David Lynch’s work can run between esoteric and impenetrable, and yet, Twin Peaks was something that not only made it to the mainstream, but it also became a pop culture sensation and a touchstone of the '90s.

The series helped change the TV landscape forever. The creators of series like The X-Files, Bates Motel, Riverdale, The Killing and Hannibal (that cancellation still hurts) have often acknowledged Twin Peaks as an influence. The darkness, the folksy, off-beat humor, the cinematography, the serialized storytelling; it’s possible that the Golden Age of Television would not have begun without this series laying the keel.

And it barely lasted thirty episodes.

Much like the owls, Twin Peaks was not what it seemed; from the Log Lady to the Black Lodge to the question that plagued the entire world—Who killed Laura Palmer?—the series was as mysterious to those involved as it was to the audience.
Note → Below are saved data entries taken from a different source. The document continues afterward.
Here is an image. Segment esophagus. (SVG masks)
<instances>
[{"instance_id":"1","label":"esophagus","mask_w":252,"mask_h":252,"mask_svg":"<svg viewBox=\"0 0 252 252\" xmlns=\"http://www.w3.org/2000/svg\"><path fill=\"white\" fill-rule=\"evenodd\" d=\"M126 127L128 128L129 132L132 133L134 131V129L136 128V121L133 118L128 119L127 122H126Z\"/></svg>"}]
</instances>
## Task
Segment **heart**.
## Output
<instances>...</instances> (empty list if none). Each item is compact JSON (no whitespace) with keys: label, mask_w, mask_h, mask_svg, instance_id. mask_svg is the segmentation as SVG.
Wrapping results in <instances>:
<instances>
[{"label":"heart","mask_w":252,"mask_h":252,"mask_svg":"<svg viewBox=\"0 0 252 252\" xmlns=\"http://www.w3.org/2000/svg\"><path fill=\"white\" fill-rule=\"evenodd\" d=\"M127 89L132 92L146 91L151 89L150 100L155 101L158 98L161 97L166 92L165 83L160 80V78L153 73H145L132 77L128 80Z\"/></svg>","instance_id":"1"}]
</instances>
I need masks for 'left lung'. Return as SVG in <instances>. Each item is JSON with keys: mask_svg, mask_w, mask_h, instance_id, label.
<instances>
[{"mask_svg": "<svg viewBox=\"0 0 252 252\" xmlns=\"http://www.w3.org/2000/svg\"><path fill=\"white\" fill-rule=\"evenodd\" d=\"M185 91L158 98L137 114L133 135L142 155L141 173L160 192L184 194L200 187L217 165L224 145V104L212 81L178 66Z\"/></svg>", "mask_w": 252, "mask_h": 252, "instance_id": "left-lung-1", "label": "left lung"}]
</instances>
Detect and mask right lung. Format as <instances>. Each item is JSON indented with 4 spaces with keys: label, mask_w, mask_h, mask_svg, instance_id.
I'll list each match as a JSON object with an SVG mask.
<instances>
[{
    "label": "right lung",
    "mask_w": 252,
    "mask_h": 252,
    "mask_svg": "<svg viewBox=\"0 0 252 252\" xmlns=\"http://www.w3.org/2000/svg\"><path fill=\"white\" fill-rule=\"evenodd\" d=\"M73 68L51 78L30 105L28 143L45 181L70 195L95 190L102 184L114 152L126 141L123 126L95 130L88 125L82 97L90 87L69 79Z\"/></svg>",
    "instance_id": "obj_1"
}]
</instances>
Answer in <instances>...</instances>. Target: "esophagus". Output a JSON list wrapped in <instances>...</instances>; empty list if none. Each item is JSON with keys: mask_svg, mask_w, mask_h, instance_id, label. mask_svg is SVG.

We’ve scoured the internet, interviews, and our collective trauma from Jack Nance’s nasally twang telling us “She’s dead—wrapped in plastic” and returned with some interesting pieces of history. So, settle in with a slice of cherry pie and pour yourself a damn fine cup of black coffee and enjoy the 15 Things You Didn't Know About Twin Peaks.

-- NOTE: This article contains SPOILERS for Twin Peaks --

15. Sheryl Lee Almost Returned For the Revival - Again

Sheryl Lee as Laura Palmer in Twin Peaks

While Laura Palmer’s ghost would haunt the series from the very beginning, her actress, Sheryl Lee, was only meant to put a face to the name. However, series creators David Lynch and Mark Frost were taken by Lee’s personality and acting skills and decided to cast her as Maddy Ferguson, Laura’s cousin who comes to stay with the Palmers after Laura’s death. Laura was a blonde where Maddy was a brunette; a more bookish individual than her dead cousin. However, like Laura, Maddy was killed by BOB who had taken possession of Leland Palmer’s body (duh).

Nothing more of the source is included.